Court Opinion

ID: 6187925
Source: CourtListenerOpinion
Date Created: 2022-02-05 19:58:55.568298+00
Date Added: 2024-06-11T08:55:51.298739
License: Public Domain

Tilzer, J. P.
(dissenting). The insured, Dr. Lieberman, entered the hospital on November 11, 1961 and left on June 5, 1962. He was paid in accordance with the terms of the policy. The insurer deducted the applicable deductible, $500, and paid 80% of the covered hospital expenses.
On October 27, 1962, the insured was admitted to the hospital again, four months and 22 days after his first confinement, where he remained until his death on December 24, 1962. The *3insurer paid again, deducting for a second time the $500 deductible. The issue is whether, within the terms of the policy, there were two sicknesses or one.
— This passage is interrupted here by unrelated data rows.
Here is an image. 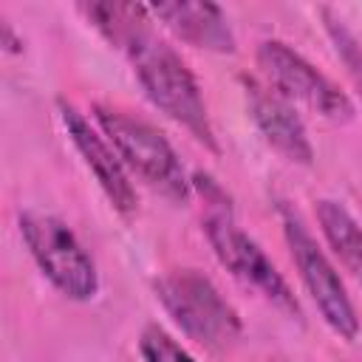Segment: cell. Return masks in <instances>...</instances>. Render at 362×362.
Listing matches in <instances>:
<instances>
[{
	"mask_svg": "<svg viewBox=\"0 0 362 362\" xmlns=\"http://www.w3.org/2000/svg\"><path fill=\"white\" fill-rule=\"evenodd\" d=\"M82 11L116 48L127 54L133 74L141 82L147 99L170 119L184 124L201 144L218 150L201 88L192 71L187 68V62L178 57V51L153 34L150 8L139 3L107 0V3H88L82 6Z\"/></svg>",
	"mask_w": 362,
	"mask_h": 362,
	"instance_id": "obj_1",
	"label": "cell"
},
{
	"mask_svg": "<svg viewBox=\"0 0 362 362\" xmlns=\"http://www.w3.org/2000/svg\"><path fill=\"white\" fill-rule=\"evenodd\" d=\"M93 119L99 130L107 136V141L113 144V150L119 153L122 164L136 170L161 195L181 204L189 198L192 181L187 178V170L178 153L173 150V144L158 127L110 105H93Z\"/></svg>",
	"mask_w": 362,
	"mask_h": 362,
	"instance_id": "obj_2",
	"label": "cell"
},
{
	"mask_svg": "<svg viewBox=\"0 0 362 362\" xmlns=\"http://www.w3.org/2000/svg\"><path fill=\"white\" fill-rule=\"evenodd\" d=\"M153 288L164 311L173 317V322L204 348L218 351L240 337V314L218 291V286L198 269L167 272L153 283Z\"/></svg>",
	"mask_w": 362,
	"mask_h": 362,
	"instance_id": "obj_3",
	"label": "cell"
},
{
	"mask_svg": "<svg viewBox=\"0 0 362 362\" xmlns=\"http://www.w3.org/2000/svg\"><path fill=\"white\" fill-rule=\"evenodd\" d=\"M20 235L57 291L71 300H90L99 291L96 263L65 221L28 209L20 215Z\"/></svg>",
	"mask_w": 362,
	"mask_h": 362,
	"instance_id": "obj_4",
	"label": "cell"
},
{
	"mask_svg": "<svg viewBox=\"0 0 362 362\" xmlns=\"http://www.w3.org/2000/svg\"><path fill=\"white\" fill-rule=\"evenodd\" d=\"M280 223H283V235L291 252V260L300 272L303 286L308 288L311 300L317 303L322 320L328 322V328L342 337V339H356L359 334V317L356 308L345 291V283L339 277V272L334 269V263L328 260V255L322 252V246L317 243V238L308 232V226L303 223V218L297 215V209L280 204Z\"/></svg>",
	"mask_w": 362,
	"mask_h": 362,
	"instance_id": "obj_5",
	"label": "cell"
},
{
	"mask_svg": "<svg viewBox=\"0 0 362 362\" xmlns=\"http://www.w3.org/2000/svg\"><path fill=\"white\" fill-rule=\"evenodd\" d=\"M206 240L215 252V257L246 286H252L257 294H263L277 308L300 317V303L286 283V277L277 272V266L269 260V255L260 249V243L246 235L229 209H215L204 221Z\"/></svg>",
	"mask_w": 362,
	"mask_h": 362,
	"instance_id": "obj_6",
	"label": "cell"
},
{
	"mask_svg": "<svg viewBox=\"0 0 362 362\" xmlns=\"http://www.w3.org/2000/svg\"><path fill=\"white\" fill-rule=\"evenodd\" d=\"M257 62L269 85L286 99H297L334 122H348L354 116L351 96L317 65H311L300 51H294L288 42L263 40L257 45Z\"/></svg>",
	"mask_w": 362,
	"mask_h": 362,
	"instance_id": "obj_7",
	"label": "cell"
},
{
	"mask_svg": "<svg viewBox=\"0 0 362 362\" xmlns=\"http://www.w3.org/2000/svg\"><path fill=\"white\" fill-rule=\"evenodd\" d=\"M59 119L68 130V139L74 141L76 153L82 156V161L88 164V170L96 175L99 187L105 189L107 201L119 209V212H133L139 198H136V189L124 173V164L119 158V153L113 150V144L107 141V136L102 130H96L85 113H79L71 102L59 99Z\"/></svg>",
	"mask_w": 362,
	"mask_h": 362,
	"instance_id": "obj_8",
	"label": "cell"
},
{
	"mask_svg": "<svg viewBox=\"0 0 362 362\" xmlns=\"http://www.w3.org/2000/svg\"><path fill=\"white\" fill-rule=\"evenodd\" d=\"M243 90H246V105L249 113L263 133V139L283 153L288 161L297 164H311L314 161V144L308 139V130L303 119L297 116L294 105L277 93L272 85H263L252 76H243Z\"/></svg>",
	"mask_w": 362,
	"mask_h": 362,
	"instance_id": "obj_9",
	"label": "cell"
},
{
	"mask_svg": "<svg viewBox=\"0 0 362 362\" xmlns=\"http://www.w3.org/2000/svg\"><path fill=\"white\" fill-rule=\"evenodd\" d=\"M147 8L173 34H178L195 48H206L218 54L235 51V31L223 8L209 0H173V3H156Z\"/></svg>",
	"mask_w": 362,
	"mask_h": 362,
	"instance_id": "obj_10",
	"label": "cell"
},
{
	"mask_svg": "<svg viewBox=\"0 0 362 362\" xmlns=\"http://www.w3.org/2000/svg\"><path fill=\"white\" fill-rule=\"evenodd\" d=\"M317 221L334 255L362 283V223L334 198L317 201Z\"/></svg>",
	"mask_w": 362,
	"mask_h": 362,
	"instance_id": "obj_11",
	"label": "cell"
},
{
	"mask_svg": "<svg viewBox=\"0 0 362 362\" xmlns=\"http://www.w3.org/2000/svg\"><path fill=\"white\" fill-rule=\"evenodd\" d=\"M320 14L325 20V31H328V37L334 42L337 57L345 62L348 74L354 76L356 88L362 90V42L354 37V31L345 25V20L339 14H334L331 8H320Z\"/></svg>",
	"mask_w": 362,
	"mask_h": 362,
	"instance_id": "obj_12",
	"label": "cell"
},
{
	"mask_svg": "<svg viewBox=\"0 0 362 362\" xmlns=\"http://www.w3.org/2000/svg\"><path fill=\"white\" fill-rule=\"evenodd\" d=\"M139 354L144 362H195L161 325H144L139 334Z\"/></svg>",
	"mask_w": 362,
	"mask_h": 362,
	"instance_id": "obj_13",
	"label": "cell"
}]
</instances>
It is .true that Part II of the policy does not expressly provide that recovery of the insured shall be conclusively presumed from the passage of three months during which covered expenses are less than $50. Nevertheless, all ambiguity is removed by the language of Part III of the policy which provides that successive disabilities “ shall be considered as resulting from one accident or sickness, unless * * * (3) The disablements are separated by a period of three (3) consecutive months during which the incurred Covered Expenses are less than Fifty Dollars ($50).” When read together, the provisions clearly indicate that where three consecutive months intervene between two periods during which hospital expenses are less than $50, then the second period shall be considered as a separate “ benefit period” and shall be subject to the proper deductible.
I think it would be clear to the ordinary man buying hospital insurance that if he were hospitalized, left for home and for the next three months paid nothing or less than $50 for hospital expenses, and then had to be hospitalized again, the latter confinement would be a new period, a new accident or sickness.
The order granting the defendant insurer’s motion for summary judgment should be affirmed.
Hoestadteb., and Gold, JJ., concur; Tilzer, J. P., dissents in memorandum.
Order reversed, etc., and plaintiff’s motion for summary judgment granted.